Faz hoje 50 anos - esta «estrela» subiu ao céu. Ficou-nos apenas um «rasto» de luz.


Tuesday, September 27, 2005

Poema sobre a canção da esperança

Dá-me lírios, lírios,/
E rosas também./
Mas se não tens lírios/
Nem rosas a dar-me, /
Tem vontade ao menos/
De me dar os lírios/
E também as rosas./
Basta-me a vontade,/
Que tens, se a tiveres,/
De me dar os lírios/
E as rosas também,/
E terei os lírios -/
Os melhores lírios -/
E as melhores rosas/
Sem receber nada, /
a não ser a prenda/
Da tua vontade/
De me dares lírios/
E rosas também.

Álvaro de Campos

Monday, September 26, 2005

Carole Lombard
O destino fez dela uma diva trágica de Hollywood, mas, no écran, foi uma das mulheres mais divertidas de sempre. Como poderemos ver durante o mês de Outubro na Cinemateca Portuguesa, era bela, talentosa e sofisticada. Morreu aos 34 anos, num desastre de avião, durante uma campanha que visava despertar a opinião pública norte-americana para a necessidade do envolvimento na IIª Guerra Mundial. Em terra, de coração despedaçado, ficava Clark Gable, com quem casara em 1939.

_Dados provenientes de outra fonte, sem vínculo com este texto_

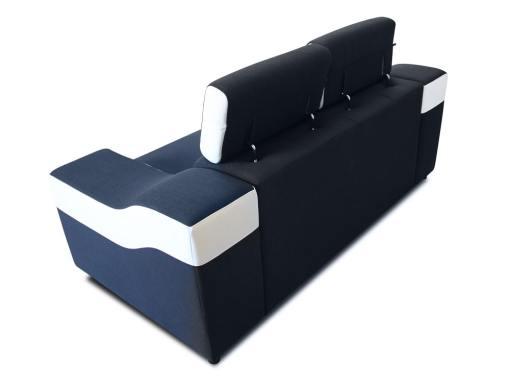 Vista detrás. Sofá dos plazas blanco y negro con reposacabezas reclinables - Grenoble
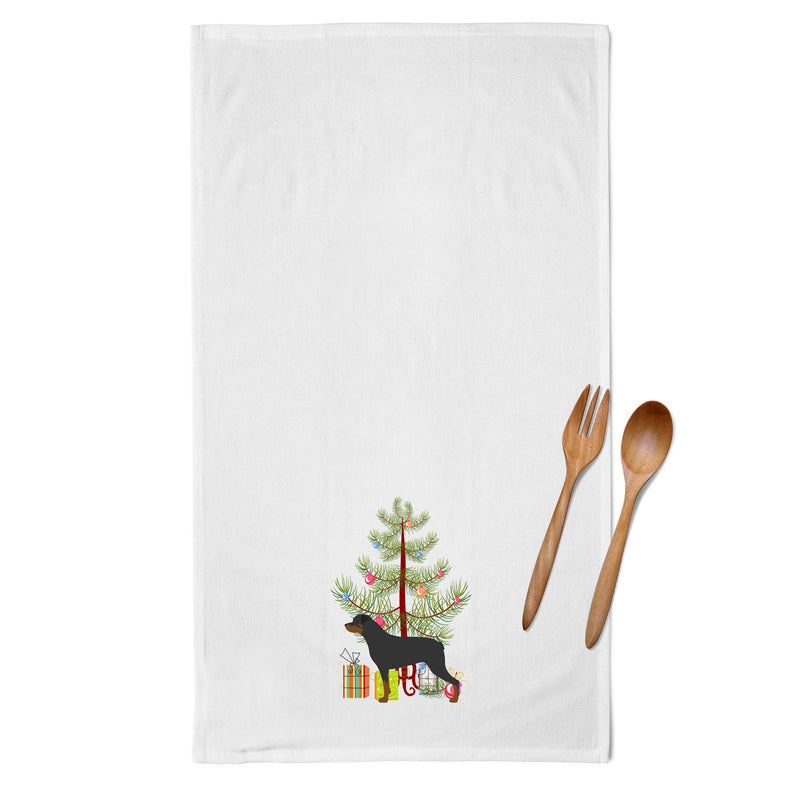 Buy this Rottweiler Merry Christmas Tree White Kitchen Towel Set of 2 BB2984WTKT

Friday, September 23, 2005


«The Kiss», Robert Doisneau


Valsinha da repartição

E um dia ele chegou, encostou-se ao armário, disposto a fazer sala a pretexto duma banalidade qualquer. Mas ela, afogueada como uma menina de escola, soube logo que ele tomara a decisão de acabar com anos de silêncio pesado como é o dos desejos insatisfeitos, de olhares furtivos, gestos apenas esboçados. Já não podem brincar às escondidas no corredor. Têm os dois a mesma idade, que é a de terem juízo. Suspeito que não o terão.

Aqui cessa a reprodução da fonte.